Start Source extract
For years, self-service reporting and analysis were touted as the keys to driving business productivity. More recently, the idea of citizen data scientists has emerged as the next big thing to unlock business value. This concept of self-service has been the foundation for business intelligence tools since the 1990s. While the adoption of these tools has been widespread, the ability to quickly and economically connect these solutions to new datasets continues to be a challenge for business users and data teams alike. The issue often has little to do with the tools themselves but with data integration, an ongoing hurdle in the IT industry.
The reality is that business analysts and data scientists cannot always predict their data needs ahead of time, and the existing data stores may not contain the information needed for new and emerging use cases. As a result, teams are left scrambling to provide users with the data they need and are often forced to use platforms and processes that are too slow and cumbersome to deliver the data as quickly as needed.
This paper explores the opportunity to bridge this gap so that companies can provide the means to support unanticipated data needs in an agile and cost effective way.
How did we get here?
The desire for a single version of the truth has been the holy grail for organizations since the dawn of computing, yet the ability to deliver on this promise still confounds companies to this day. Before diving into today’s challenges, let’s first take a look at the past.
Creating a web of extracts to connect disparate data.
End Source extract
# Requirements
Please repeat word for word the part of the data integration passage that opens with the words "The reality is" and closes with "cost effective way.". The listing after this has no connection to the data integration passage.
Start Data provided
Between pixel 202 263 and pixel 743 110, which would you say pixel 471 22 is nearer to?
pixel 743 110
End Data provided
# Solved exercise
The reality is that business analysts and data scientists cannot always predict their data needs ahead of time, and the existing data stores may not contain the information needed for new and emerging use cases. As a result, teams are left scrambling to provide users with the data they need and are often forced to use platforms and processes that are too slow and cumbersome to deliver the data as quickly as needed.
This paper explores the opportunity to bridge this gap so that companies can provide the means to support unanticipated data needs in an agile and cost effective way.